§ **Selected passage**
__________________________________________________

ROCHESTER, N.Y. (WROC) — The back-to-school focus this year for New York districts is overcoming learning gaps due to the pandemic. That’s according to a recent analysis from the state School Boards Association.
The analysis shows that 77% of school districts in New York plan on spending federal COVID recovery funding to help address the lasting effects of changes from the pandemic, specifically in learning gaps due to interrupted instruction.
“For the younger kids, they didn’t have as much socialization, it was difficult with masks, and they struggled more with their reading skills. Young kids need a lot of repetition to build those foundational skills and because of Covid they just didn’t get it, and it just wasn’t the same as doing it on Zoom,” said Susan Steron, Director of Sylvan Learning, a local tutoring service.
She explains how students, even pre-pandemic, typically experience a ‘summer slide’ — anywhere between three to eight months of academic regression if they are not in regular practice with skills.

__________________________________________________

§ **Entries shown**
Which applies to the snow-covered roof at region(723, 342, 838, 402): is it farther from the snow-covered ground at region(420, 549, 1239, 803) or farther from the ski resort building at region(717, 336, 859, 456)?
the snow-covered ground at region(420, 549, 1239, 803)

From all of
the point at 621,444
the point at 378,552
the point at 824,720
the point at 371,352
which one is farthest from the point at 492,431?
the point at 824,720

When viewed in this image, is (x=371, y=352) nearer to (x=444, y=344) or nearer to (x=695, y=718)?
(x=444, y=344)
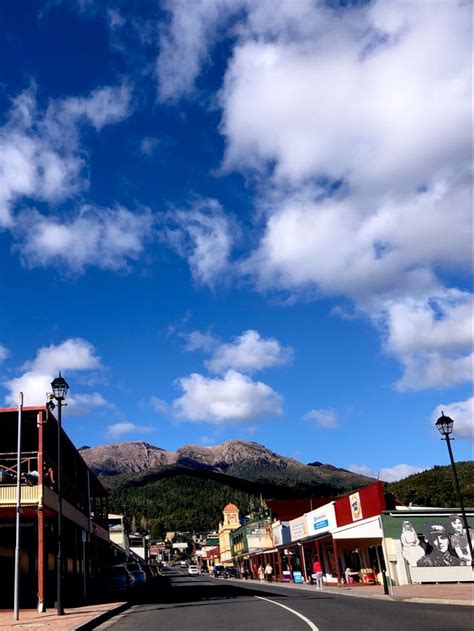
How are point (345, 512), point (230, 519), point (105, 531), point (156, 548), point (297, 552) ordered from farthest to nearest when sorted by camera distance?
point (156, 548) → point (230, 519) → point (297, 552) → point (105, 531) → point (345, 512)

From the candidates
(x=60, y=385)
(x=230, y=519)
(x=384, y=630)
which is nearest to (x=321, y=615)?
(x=384, y=630)

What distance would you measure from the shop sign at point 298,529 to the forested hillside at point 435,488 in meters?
18.9

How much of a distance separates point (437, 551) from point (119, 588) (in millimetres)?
16311

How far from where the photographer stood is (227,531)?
10738cm

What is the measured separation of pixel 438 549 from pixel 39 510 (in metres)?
20.9

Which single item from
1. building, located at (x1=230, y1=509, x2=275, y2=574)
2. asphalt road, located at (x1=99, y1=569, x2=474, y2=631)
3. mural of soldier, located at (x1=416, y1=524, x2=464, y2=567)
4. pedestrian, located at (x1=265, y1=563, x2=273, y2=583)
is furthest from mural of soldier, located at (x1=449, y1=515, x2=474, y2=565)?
building, located at (x1=230, y1=509, x2=275, y2=574)

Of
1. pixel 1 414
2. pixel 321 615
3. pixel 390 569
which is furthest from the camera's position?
pixel 390 569

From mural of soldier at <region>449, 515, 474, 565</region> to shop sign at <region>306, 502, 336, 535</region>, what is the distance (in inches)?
353

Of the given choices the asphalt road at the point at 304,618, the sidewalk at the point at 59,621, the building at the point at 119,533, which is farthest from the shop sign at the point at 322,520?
the building at the point at 119,533

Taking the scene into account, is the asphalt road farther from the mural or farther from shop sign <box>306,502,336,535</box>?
shop sign <box>306,502,336,535</box>

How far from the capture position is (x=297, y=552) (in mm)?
53344

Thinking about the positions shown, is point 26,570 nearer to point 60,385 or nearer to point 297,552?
point 60,385

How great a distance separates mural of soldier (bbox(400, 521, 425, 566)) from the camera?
32344mm

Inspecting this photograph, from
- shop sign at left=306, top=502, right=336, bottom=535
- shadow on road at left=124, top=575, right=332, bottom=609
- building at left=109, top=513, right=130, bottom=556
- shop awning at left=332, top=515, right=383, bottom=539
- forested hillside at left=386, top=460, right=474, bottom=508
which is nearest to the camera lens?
shadow on road at left=124, top=575, right=332, bottom=609
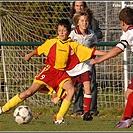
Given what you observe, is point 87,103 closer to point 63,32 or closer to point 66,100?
point 66,100

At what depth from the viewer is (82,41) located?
446 inches

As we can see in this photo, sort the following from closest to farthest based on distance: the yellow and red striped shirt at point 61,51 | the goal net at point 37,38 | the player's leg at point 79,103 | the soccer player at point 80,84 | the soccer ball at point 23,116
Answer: the soccer ball at point 23,116 < the yellow and red striped shirt at point 61,51 < the soccer player at point 80,84 < the player's leg at point 79,103 < the goal net at point 37,38

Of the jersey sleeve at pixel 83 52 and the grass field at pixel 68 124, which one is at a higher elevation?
the jersey sleeve at pixel 83 52

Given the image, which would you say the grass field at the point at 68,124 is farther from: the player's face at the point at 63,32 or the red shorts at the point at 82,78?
the player's face at the point at 63,32

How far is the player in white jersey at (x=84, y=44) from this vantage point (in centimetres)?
1094

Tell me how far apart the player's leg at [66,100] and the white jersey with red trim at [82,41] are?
3.40 ft

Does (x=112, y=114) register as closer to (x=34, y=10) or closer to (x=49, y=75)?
(x=49, y=75)

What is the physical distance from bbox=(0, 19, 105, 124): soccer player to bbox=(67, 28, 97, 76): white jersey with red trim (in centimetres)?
65

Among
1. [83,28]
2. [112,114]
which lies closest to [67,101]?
[83,28]

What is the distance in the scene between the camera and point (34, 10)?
1564cm

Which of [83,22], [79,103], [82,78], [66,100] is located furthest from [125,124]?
[79,103]

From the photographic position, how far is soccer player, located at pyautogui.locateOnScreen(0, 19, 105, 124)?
33.0 ft

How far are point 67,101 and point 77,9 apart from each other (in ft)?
8.88

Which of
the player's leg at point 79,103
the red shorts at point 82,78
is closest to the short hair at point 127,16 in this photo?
the red shorts at point 82,78
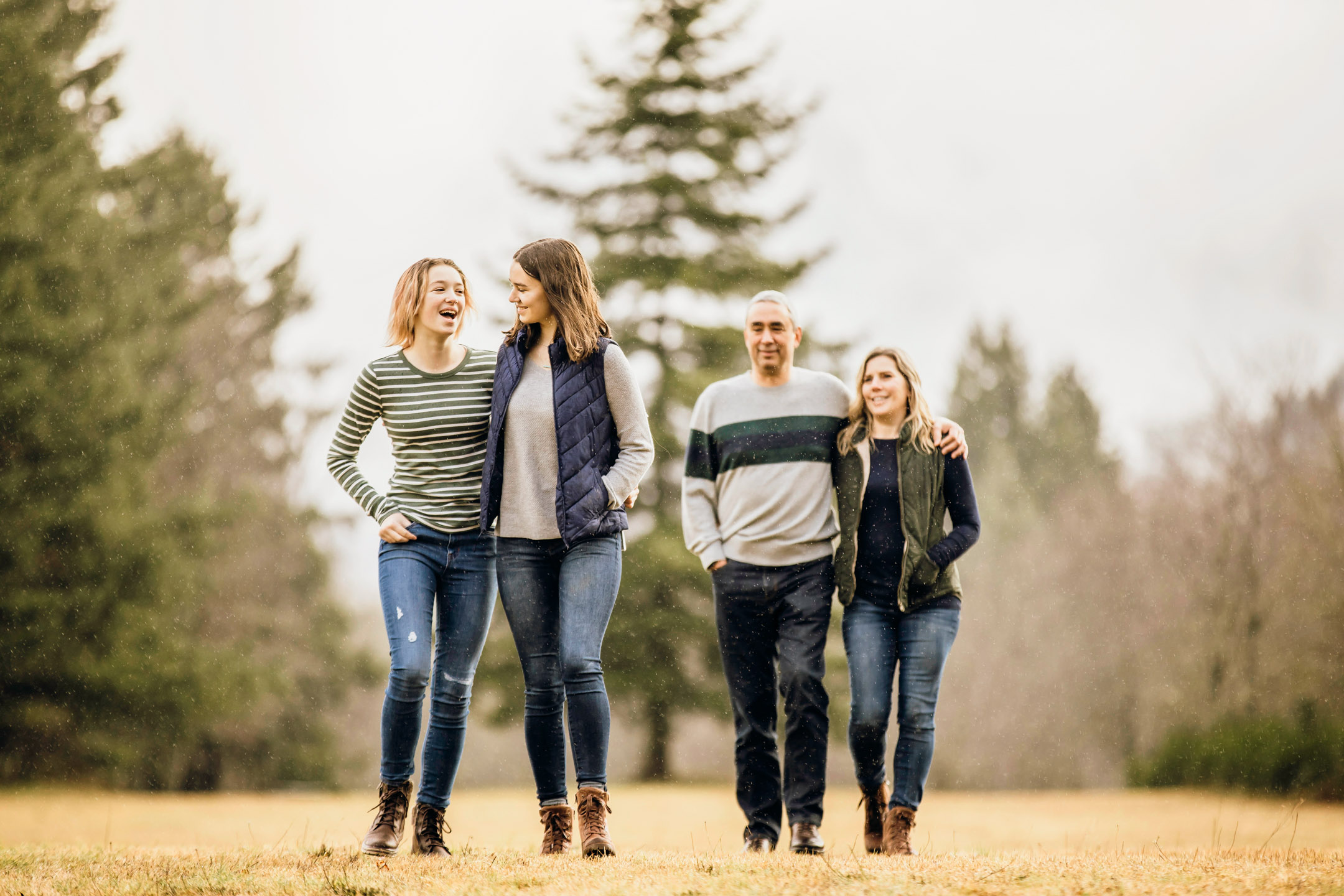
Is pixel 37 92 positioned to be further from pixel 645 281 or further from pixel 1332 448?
pixel 1332 448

__________________________________________________

§ **Task requirements**
Extend the news report on New York school districts and pandemic learning gaps, beginning after its last sentence.

§ **Your response**
Teachers are also concerned and can be a partner for parents to help connect them to exactly what your child needs.
“They’re trying to catch kids up and a lot of kids did do summer instruction. There were a lot of summer programs throughout our community and they want students to be able to return to school this year with confidence, but it’s definitely a worry here in Rochester, and nationally,” Steron explained.
A majority of school districts in New York — 72% — plan to use federal and state funding to implement strategies to meet students’ emotional and mental health needs.
Steron says mental health is, and should be, a priority for students but that can also go hand-in-hand with academic performance.
“Unfortunately, it’s a little bit of the chicken-and-the-egg situation, too, though. Sometimes when students struggle in school then they tend to have a lower self-image, they struggle with self-esteem, they have anxiety so then that feeds into some of that negative self-talk that comes with mental health,” Steron said.
Steron continued, emphasizing the best way to support students is through patience and positive engagement.
The 2022-23 school year is the second of three years in which school districts may spend their federal funding.